Much of the excess is typical — money for peanut growers, more money for 
dairy and agriculture assistance (sponsored by Sen. Lott's Mississippi 
teammate, Sen. Thad Cochran, and on top of the $15.3 billion emergency 
bailout signed into law just last week), lots more money for aircraft the 
military doesn't want but that an aircraft manufacturer wants to build. 
Sen. Robert Byrd, Democrat of West Virginia, continues to assert himself as 
the king of pork, acquiring for his home state tens of millions to complete 
a dam the state started but would rather let someone else finish, $9.8 
million to help the mining industry meet federal environmental rules other 
industries meet out of their own pockets and $25 million for a U.S. Customs 
training facility, ideally located in a state without a foreign border or 
an international port of entry.

Not content with greasing his constituents with a federal project or two, 
Republican Sen. Judd Gregg is reaching beyond the borders of New Hampshire 
to help his alma mater, Columbia University.
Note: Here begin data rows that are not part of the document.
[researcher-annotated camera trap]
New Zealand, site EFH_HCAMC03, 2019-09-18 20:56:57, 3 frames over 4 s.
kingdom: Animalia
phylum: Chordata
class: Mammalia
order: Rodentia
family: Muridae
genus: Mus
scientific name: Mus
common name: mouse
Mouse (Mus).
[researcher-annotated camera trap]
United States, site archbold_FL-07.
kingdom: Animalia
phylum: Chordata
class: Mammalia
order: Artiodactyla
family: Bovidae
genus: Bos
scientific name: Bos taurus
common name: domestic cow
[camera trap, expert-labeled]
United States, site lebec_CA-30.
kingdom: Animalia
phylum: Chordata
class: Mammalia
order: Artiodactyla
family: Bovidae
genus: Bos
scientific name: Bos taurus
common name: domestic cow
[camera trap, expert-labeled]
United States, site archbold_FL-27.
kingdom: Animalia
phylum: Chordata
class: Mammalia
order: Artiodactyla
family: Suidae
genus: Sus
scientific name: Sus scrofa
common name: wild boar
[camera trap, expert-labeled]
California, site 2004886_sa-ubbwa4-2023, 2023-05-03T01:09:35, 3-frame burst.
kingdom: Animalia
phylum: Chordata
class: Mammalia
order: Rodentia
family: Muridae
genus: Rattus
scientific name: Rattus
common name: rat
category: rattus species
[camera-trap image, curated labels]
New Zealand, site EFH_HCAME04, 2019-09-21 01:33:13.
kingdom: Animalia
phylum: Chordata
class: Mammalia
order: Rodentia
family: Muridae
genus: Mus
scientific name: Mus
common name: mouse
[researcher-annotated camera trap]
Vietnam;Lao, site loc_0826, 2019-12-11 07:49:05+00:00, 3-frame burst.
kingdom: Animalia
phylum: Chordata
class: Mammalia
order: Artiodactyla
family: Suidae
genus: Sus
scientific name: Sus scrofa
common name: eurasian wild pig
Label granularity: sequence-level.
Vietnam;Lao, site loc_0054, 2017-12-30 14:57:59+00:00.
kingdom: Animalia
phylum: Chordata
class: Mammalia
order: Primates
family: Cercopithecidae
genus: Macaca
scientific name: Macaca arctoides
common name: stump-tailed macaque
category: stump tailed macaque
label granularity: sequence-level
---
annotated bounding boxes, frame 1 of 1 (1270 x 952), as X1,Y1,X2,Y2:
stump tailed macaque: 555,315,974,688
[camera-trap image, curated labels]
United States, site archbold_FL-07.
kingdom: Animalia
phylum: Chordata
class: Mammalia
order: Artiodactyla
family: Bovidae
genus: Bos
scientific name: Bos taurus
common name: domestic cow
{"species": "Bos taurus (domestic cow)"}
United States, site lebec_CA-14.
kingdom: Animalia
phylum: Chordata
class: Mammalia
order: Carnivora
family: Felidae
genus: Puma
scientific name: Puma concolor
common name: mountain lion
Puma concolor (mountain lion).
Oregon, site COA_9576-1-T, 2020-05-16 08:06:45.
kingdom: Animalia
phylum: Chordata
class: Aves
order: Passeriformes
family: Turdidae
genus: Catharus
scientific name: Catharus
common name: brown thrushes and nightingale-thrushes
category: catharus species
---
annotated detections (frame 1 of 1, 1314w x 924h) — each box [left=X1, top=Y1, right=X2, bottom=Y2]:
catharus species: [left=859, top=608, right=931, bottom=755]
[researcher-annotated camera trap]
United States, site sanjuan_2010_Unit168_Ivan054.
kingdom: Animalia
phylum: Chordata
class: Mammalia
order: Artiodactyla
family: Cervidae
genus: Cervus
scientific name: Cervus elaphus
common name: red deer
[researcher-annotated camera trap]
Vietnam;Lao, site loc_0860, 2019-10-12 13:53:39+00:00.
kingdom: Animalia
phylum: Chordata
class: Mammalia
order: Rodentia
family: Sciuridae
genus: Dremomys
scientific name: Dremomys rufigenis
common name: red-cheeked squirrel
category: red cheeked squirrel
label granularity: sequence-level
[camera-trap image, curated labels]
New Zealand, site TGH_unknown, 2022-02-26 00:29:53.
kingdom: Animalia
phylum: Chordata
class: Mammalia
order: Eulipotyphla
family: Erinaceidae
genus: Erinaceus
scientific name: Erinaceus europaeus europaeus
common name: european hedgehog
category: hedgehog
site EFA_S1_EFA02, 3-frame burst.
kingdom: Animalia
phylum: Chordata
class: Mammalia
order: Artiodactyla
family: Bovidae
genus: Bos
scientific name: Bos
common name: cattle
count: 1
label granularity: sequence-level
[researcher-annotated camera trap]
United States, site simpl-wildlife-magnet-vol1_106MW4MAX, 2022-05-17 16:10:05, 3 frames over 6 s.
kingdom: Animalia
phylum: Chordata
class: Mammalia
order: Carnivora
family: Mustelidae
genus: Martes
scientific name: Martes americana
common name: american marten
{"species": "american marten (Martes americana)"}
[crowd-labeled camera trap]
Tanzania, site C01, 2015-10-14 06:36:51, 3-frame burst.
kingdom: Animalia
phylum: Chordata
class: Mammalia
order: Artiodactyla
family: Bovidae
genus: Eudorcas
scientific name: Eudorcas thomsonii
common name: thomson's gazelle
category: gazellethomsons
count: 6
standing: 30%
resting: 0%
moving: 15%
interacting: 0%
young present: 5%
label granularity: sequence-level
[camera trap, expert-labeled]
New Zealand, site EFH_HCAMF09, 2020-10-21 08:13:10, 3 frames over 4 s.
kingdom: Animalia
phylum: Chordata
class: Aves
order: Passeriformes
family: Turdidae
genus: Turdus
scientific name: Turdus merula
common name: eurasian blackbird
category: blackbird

Columbia holds a patent on a 
drug-making process that has proven quite lucrative in its nearly 17-year 
life span — so lucrative that Columbia would like, and may well get, an 
extension. The pharmaceutical company Schering-Plough is finding plenty of 
senators to help extend its patent on the popular allergy drug Claritin, 
also about to expire.

Coming as they do in the midst of an angry debate over pharmaceutical 
prices, the brazenness of these requests is almost as startling as 
Congress' willingness to rewrite what essentially is a contract between 
patent holders and the public. Americans have been told repeatedly that the 
high drug prices they pay are justified by the fact that the patents 
protecting research investments run out after a specific time and allow 
competitors to manufacture cheaper generics. Now, Americans must find 
themselves in partial agreement with Sen. Lott — it's a boatload.